EXTRAHIERTER TEXT>
——————

Der 2. Weltkrieg kann nur zutreffend erfasst werden, wenn das umfassende Wehrpotenzial der Krieg führenden Staaten als Mittel zur Verwirklichung machtpolitischer, rassenideologischer und wirtschaftlicher Ziele gesehen wird. Neben der Auseinandersetzung der Großmächte umfasste er eine Vielzahl kleinerer Kriege oft regionaler Art zwischen anderen Mächten, die in Bündniskonstellationen eingebunden waren. Dennoch ist er als ein einheitliches Ganzes zu sehen, als ein Zusammenwirken gleichzeitiger Kämpfe zu Land, zur See und in der Luft. Dabei standen wiederum die Kriegsschauplätze auf den verschiedenen Kontinenten und Meeren in Wechselwirkung zueinander.

Vorgeschichte und Anlass

Die Revision des Versailler Vertrages war 1933 in Deutschland ein in den meisten Aspekten bereits erreichtes Nahziel. Nach dem Machtantritt Hitlers wurde daraus ein Schlagwort, mit dem sich Kriegsvorbereitungen tarnen ließen. Bei ständiger Beteuerung des deutschen Friedenswillens und gleichzeitiger massiver personeller und materieller Ausweitung der Wehrmacht gelang es schrittweise, die meisten verbliebenen Limitierungen der deutschen Handlungsfreiheit durch einseitige Akte zu beseitigen. Die offiziell vertretenen Parolen von Selbstbestimmungsrecht und Gleichberechtigung dienten dazu, das deutsche Volk hinter der nationalsozialistischen Führung zusammenzuschließen und dem Ausland deren weiter reichende Ziele zu verschleiern. Letztlich ging es Hitler darum, etappenweise die Voraussetzungen für einen Krieg um „Lebensraum“ gegen die Sowjetunion zu schaffen, dem sich dann in weiteren Auseinandersetzungen mit den verbliebenen Weltmächten ein Kampf um die Weltherrschaft anschließen musste. Diese Überzeugung vom permanenten Krieg war rassenideologisch motiviert und erhielt von daher ihre Brutalität wie auch ihre Immunität gegen neue Einsichten.

——————

BEREITGESTELLTES MATERIAL>
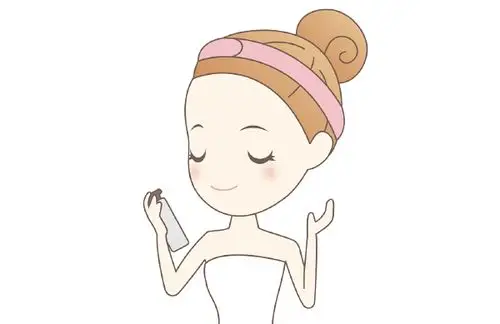 补水喷雾会让皮肤更干燥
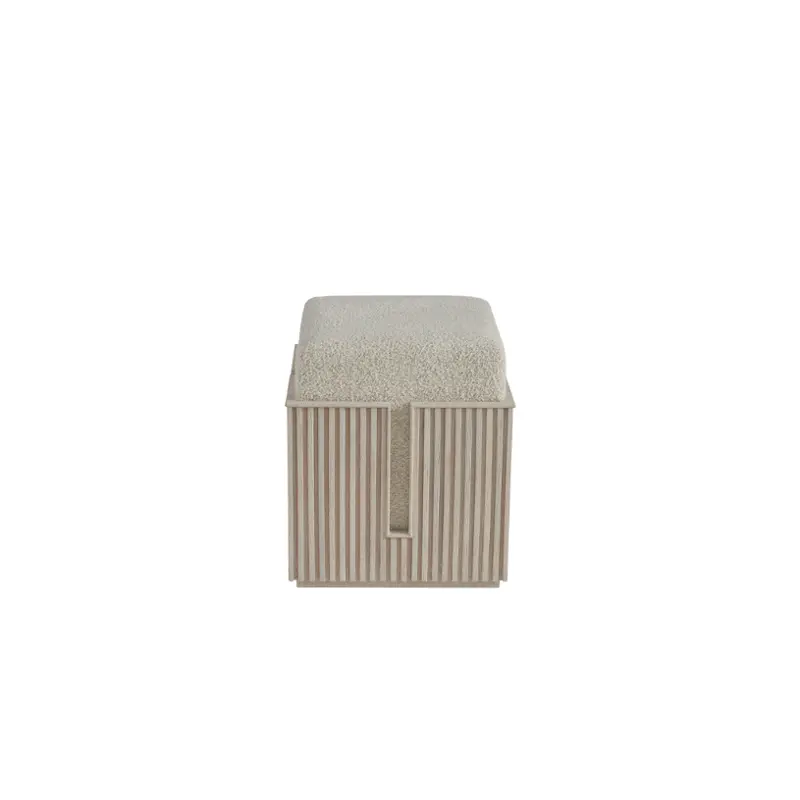 U428382 Universal Furniture Avaline Bedroom Furniture Stool
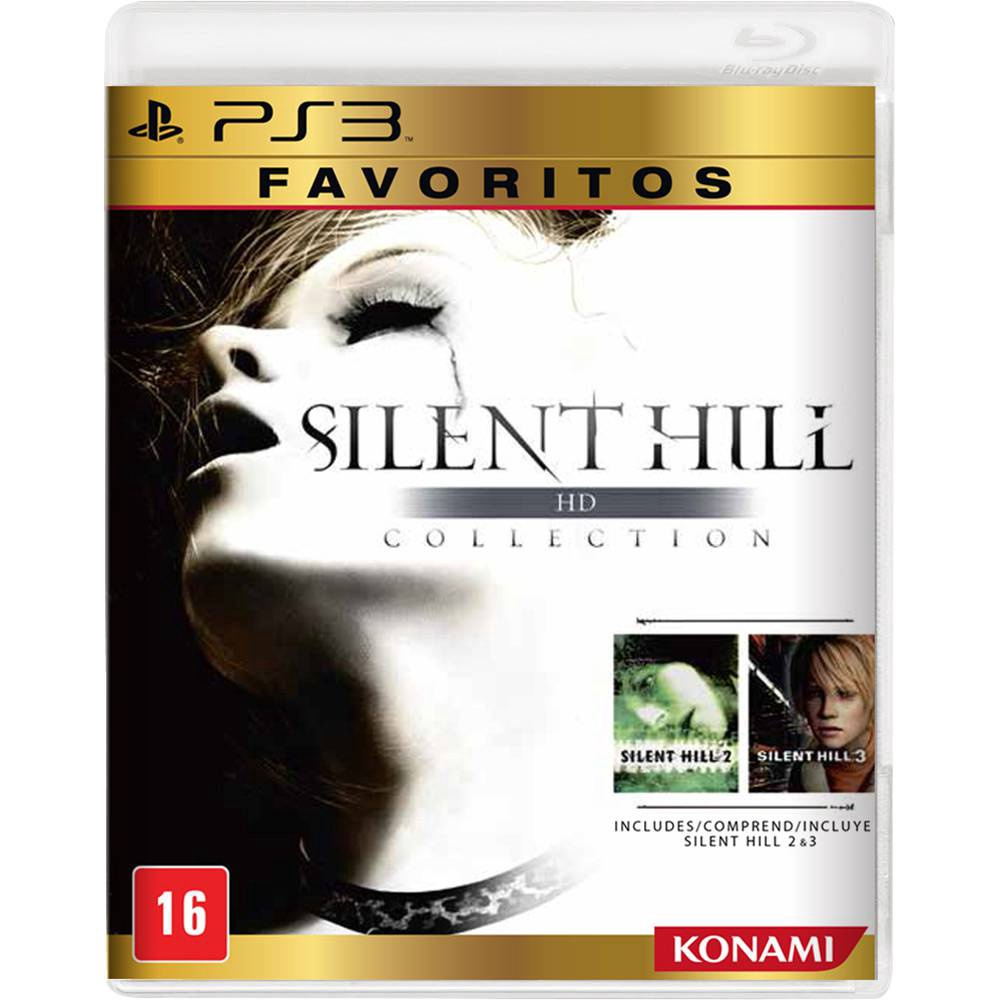 Jogo Silent Hill Origins ps2 ( Terror )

——————

ARBEITSAUFTRAG> Den Abschnitt von „Der 2. Weltkrieg“ bis „in Wechselwirkung zueinander.“ aus dem Text zum Zweiten Weltkrieg wortgetreu abschreiben. Das Material stammt aus einer anderen Quelle.

ERWARTETE ANTWORT>
Der 2. Weltkrieg kann nur zutreffend erfasst werden, wenn das umfassende Wehrpotenzial der Krieg führenden Staaten als Mittel zur Verwirklichung machtpolitischer, rassenideologischer und wirtschaftlicher Ziele gesehen wird. Neben der Auseinandersetzung der Großmächte umfasste er eine Vielzahl kleinerer Kriege oft regionaler Art zwischen anderen Mächten, die in Bündniskonstellationen eingebunden waren. Dennoch ist er als ein einheitliches Ganzes zu sehen, als ein Zusammenwirken gleichzeitiger Kämpfe zu Land, zur See und in der Luft. Dabei standen wiederum die Kriegsschauplätze auf den verschiedenen Kontinenten und Meeren in Wechselwirkung zueinander.